Von Gymnasien und Fachoberschulen aus Mittelhessen, der Wetterau und dem Vogelsbergkreis kamen 25 Lehrerinnen und Lehrer an die JLU, um sich mit Studienberaterinnen und Studienberatern über die Problematik des Übergangs von der Schule zur Hochschule auszutauschen. Beim aktuellen Treffen stand das Buch „Wozu nach den Sternen greifen, wenn man auch chillen kann?“ im Mittelpunkt des Interesses. Dessen Autorin Ulrike Bartholomäus berichtete dem Auditorium mit Fallbeispielen über ihre Recherchen, die eine ausgeprägte Orientierungslosigkeit bei Jugendlichen und jungen Erwachsenen nach der Schulzeit aufgezeigt haben.

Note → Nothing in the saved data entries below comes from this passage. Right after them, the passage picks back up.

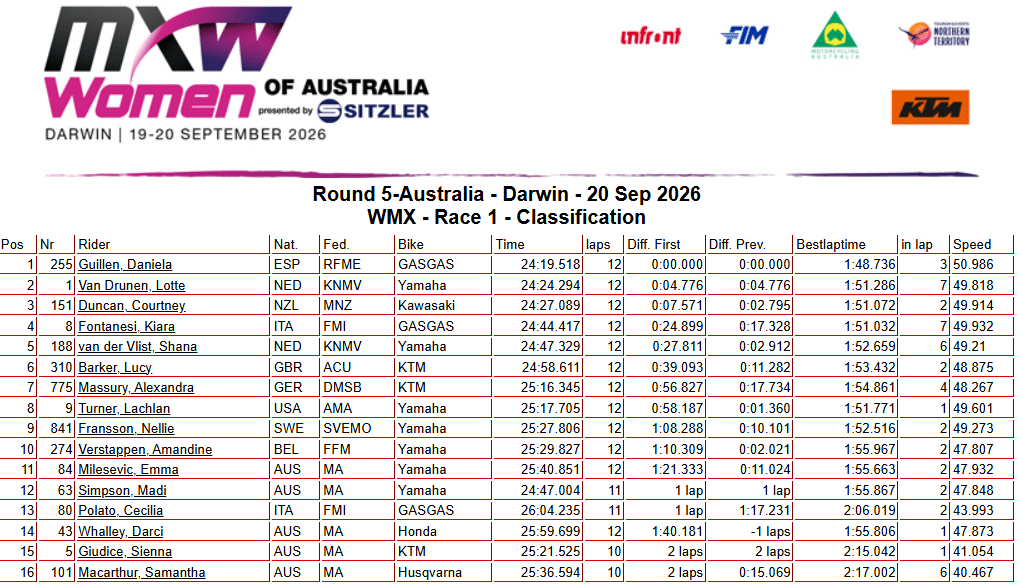 MXW Women OF AUSTRALIA presented by SITZLER
DARWIN | 19-20 SEPTEMBER 2026

infront FIM MOTORCYCLING AUSTRALIA NORTHERN TERRITORY

KTM

Round 5-Australia - Darwin - 20 Sep 2026
WMX - Race 1 - Classification

| Pos | Nr | Rider | Nat. | Fed. | Bike | Time | laps | Diff. First | Diff. Prev. | Bestlaptime | in lap | Speed |
|---|---|---|---|---|---|---|---|---|---|---|---|---|
| 1 | 255 | Guillen, Daniela | ESP | RFME | GASGAS | 24:19.518 | 12 | 0:00.000 | 0:00.000 | 1:48.736 | 3 | 50.986 |
| 2 | 1 | Van Drunen, Lotte | NED | KNMV | Yamaha | 24:24.294 | 12 | 0:04.776 | 0:04.776 | 1:51.286 | 7 | 49.818 |
| 3 | 151 | Duncan, Courtney | NZL | MNZ | Kawasaki | 24:27.089 | 12 | 0:07.571 | 0:02.795 | 1:51.072 | 2 | 49.914 |
| 4 | 8 | Fontanesi, Kiara | ITA | FMI | GASGAS | 24:44.417 | 12 | 0:24.899 | 0:17.328 | 1:51.032 | 7 | 49.932 |
| 5 | 188 | van der Vlist, Shana | NED | KNMV | Yamaha | 24:47.329 | 12 | 0:27.811 | 0:02.912 | 1:52.659 | 6 | 49.21 |
| 6 | 310 | Barker, Lucy | GBR | ACU | KTM | 24:58.611 | 12 | 0:39.093 | 0:11.282 | 1:53.432 | 2 | 48.875 |
| 7 | 775 | Massury, Alexandra | GER | DMSB | KTM | 25:16.345 | 12 | 0:56.827 | 0:17.734 | 1:54.861 | 4 | 48.267 |
| 8 | 9 | Turner, Lachlan | USA | AMA | Yamaha | 25:17.705 | 12 | 0:58.187 | 0:01.360 | 1:51.771 | 1 | 49.601 |
| 9 | 841 | Fransson, Nellie | SWE | SVEMO | Yamaha | 25:27.806 | 12 | 1:08.288 | 0:10.101 | 1:52.516 | 2 | 49.273 |
| 10 | 274 | Verstappen, Amandine | BEL | FFM | Yamaha | 25:29.827 | 12 | 1:10.309 | 0:02.021 | 1:55.967 | 2 | 47.807 |
| 11 | 84 | Milesevic, Emma | AUS | MA | Yamaha | 25:40.851 | 12 | 1:21.333 | 0:11.024 | 1:55.663 | 2 | 47.932 |
| 12 | 63 | Simpson, Madi | AUS | MA | Yamaha | 24:47.004 | 11 | 1 lap | 1 lap | 1:55.867 | 2 | 47.848 |
| 13 | 80 | Polato, Cecilia | ITA | FMI | GASGAS | 26:04.235 | 11 | 1 lap | 1:17.231 | 2:06.019 | 2 | 43.993 |
| 14 | 43 | Whalley, Darci | AUS | MA | Honda | 25:59.699 | 12 | 1:40.181 | -1 laps | 1:55.806 | 1 | 47.873 |
| 15 | 5 | Giudice, Sienna | AUS | MA | KTM | 25:21.525 | 10 | 2 laps | 2 laps | 2:15.042 | 1 | 41.054 |
| 16 | 101 | Macarthur, Samantha | AUS | MA | Husqvarna | 25:36.594 | 10 | 2 laps | 0:15.069 | 2:17.002 | 6 | 40.467 |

In der anschließenden Diskussion schilderten die Teilnehmerinnen und Teilnehmer eigene Eindrücke aus ihrem Schul- und Beratungsalltag. Sie stimmten darin überein, dass es eine gemeinsame Aufgabe sei, jungen Leuten substanzielle Unterstützung zu bieten, wenn sie vor der Frage stehen, wie sie ihren individuellen Qualifikationsweg fortsetzen sollen.